[ROCm] Support new AMD triton stream pipeliner #139881

jataylo · 2024-11-06T11:59:43Z

In Triton 3.2 num_stages=0 will be deprecated with Triton's AMD backend. Let's query default num_stages from the relevant triton backend

cc @jeffdaily @sunway513 @jithunnair-amd @pruthvistony @ROCmSupport @dllehr-amd @hongxiayang @naromero77amd @voznesenskym @penguinwu @EikanWang @jgong5 @Guobing-Chen @XiaobingSuper @zhuhaozhe @blzheng @wenzhe-nrv @jiayisunx @ipiszy @yf225 @chenyang78 @kadeng @muchulee8 @ColinPeppler @amjames @desertfire @chauhang @aakhundov

pytorch-bot · 2024-11-06T11:59:47Z

🔗 Helpful Links

🧪 See artifacts and rendered test results at hud.pytorch.org/pr/139881

📄 Preview Python docs built from this PR
📄 Preview C++ docs built from this PR
❓ Need help or want to give feedback on the CI? Visit the bot commands wiki or our office hours

Note: Links to docs will display an error until the docs builds have been completed.

✅ No Failures

As of commit 31093c7 with merge base d031d1b ():
💚 Looks good so far! There are no failures yet. 💚

This comment was automatically generated by Dr. CI and updates every 15 minutes.

davidberard98 · 2024-11-06T16:15:45Z

@pytorchbot rebase -s

davidberard98 · 2024-11-06T16:16:19Z

^^ I want to see if the "0 active drivers" failures go away with a rebase

pytorchmergebot · 2024-11-06T16:17:20Z

@pytorchbot started a rebase job onto refs/remotes/origin/viable/strict.
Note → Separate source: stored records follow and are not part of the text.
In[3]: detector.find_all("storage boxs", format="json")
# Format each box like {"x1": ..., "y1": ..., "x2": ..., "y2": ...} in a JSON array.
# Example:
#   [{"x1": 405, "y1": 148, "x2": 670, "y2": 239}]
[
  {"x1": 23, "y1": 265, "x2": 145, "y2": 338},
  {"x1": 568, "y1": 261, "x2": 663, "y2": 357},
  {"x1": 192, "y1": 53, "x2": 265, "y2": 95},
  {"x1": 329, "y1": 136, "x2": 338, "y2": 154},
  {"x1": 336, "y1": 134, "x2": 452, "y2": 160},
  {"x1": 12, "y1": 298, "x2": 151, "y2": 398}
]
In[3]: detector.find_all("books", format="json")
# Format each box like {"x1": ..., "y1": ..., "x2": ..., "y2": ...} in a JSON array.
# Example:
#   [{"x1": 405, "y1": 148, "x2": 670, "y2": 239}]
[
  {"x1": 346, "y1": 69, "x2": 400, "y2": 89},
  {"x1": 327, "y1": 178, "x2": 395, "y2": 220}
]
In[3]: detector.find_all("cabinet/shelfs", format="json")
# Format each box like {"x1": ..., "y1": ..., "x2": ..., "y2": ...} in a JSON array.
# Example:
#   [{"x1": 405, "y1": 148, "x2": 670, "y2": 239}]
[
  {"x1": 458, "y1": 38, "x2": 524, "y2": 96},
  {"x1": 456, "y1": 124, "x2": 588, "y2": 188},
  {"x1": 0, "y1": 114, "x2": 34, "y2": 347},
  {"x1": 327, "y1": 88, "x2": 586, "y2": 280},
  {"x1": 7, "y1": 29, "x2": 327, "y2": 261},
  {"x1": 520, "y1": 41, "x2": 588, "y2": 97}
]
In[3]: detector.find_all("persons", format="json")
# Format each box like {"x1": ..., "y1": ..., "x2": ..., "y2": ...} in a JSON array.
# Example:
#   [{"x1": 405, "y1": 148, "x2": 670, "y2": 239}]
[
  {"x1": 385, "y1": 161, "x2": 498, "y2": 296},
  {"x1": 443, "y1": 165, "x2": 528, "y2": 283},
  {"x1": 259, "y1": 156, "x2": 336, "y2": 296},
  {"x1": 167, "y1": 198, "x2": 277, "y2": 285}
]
Check the current status here

jataylo · 2024-11-07T16:46:59Z

We're green on CI now @bertmaher @davidberard98 @aakhundov if you agree this solution is suitable.
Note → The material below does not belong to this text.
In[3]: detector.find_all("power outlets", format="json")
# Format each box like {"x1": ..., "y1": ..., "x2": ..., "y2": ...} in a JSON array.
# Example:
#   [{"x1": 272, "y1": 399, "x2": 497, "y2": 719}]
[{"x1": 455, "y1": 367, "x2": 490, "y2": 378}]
aakhundov · 2024-11-07T22:25:56Z

torch/_inductor/kernel/mm_common.py

    [
        {"config": (32, 32, 16, 1, 2), "cond": True},
-        {"config": (32, 32, 128, 2, 4), "cond": torch.version.hip is None},
+        {"config": (32, 32, 128, 2, 4), "cond": True},


Curious: this config (and the two below) didn't work before but are going to work now? Also with the old Triton version?

We disabled these a long time ago as we were seeing runtime errors when we would throw a shmem OOM error. The autotune implementation seems safe enough now to not completely error out if we hit a config that throws oom issues for us. The CI is green here on the older triton still so I think we're safe here.

aakhundov · 2024-11-07T22:28:20Z

torch/_inductor/utils.py

+    from .runtime.triton_helpers import get_backend_options
+
+    options = get_backend_options()
+    return options.get("num_stages", 2 if torch.version.hip else None)


Why is the default 2 here? Will this work with the old Triton version (pre-3.2) on ROCm?

We grab the default num_stages from the AMD backend via HIPOptions, pre 3.2 Triton will return num_stages=0 still as expected. https://github.com/triton-lang/triton/pull/4845/files#diff-33c9a103282c05c9d9d213b94450ae7481b6db8c3c6d810f54f175b4735a3c72

I just provided a default case for safety here, maybe some future proofing if the dict changes (pretty unlikely num_stages will renamed though...) 2 is the new recommended for gemms.

I see, thanks for the explanation. This helper is not specifically marked / named for ROCm. So, if folks end up using this for NV, I assume it will still work as expected (i.e., will options contain num_stages on NV, too)? Also, should we @lru_cache this, as the value shouldn't change through one run?

Yeah the same should work on NV here too

CUDAOptions
https://github.com/triton-lang/triton/blob/main/third_party/nvidia/backend/compiler.py#L98

Adding lru_cache makes sense I'll make that change

We could return 3 as default on NV side rather than return None too.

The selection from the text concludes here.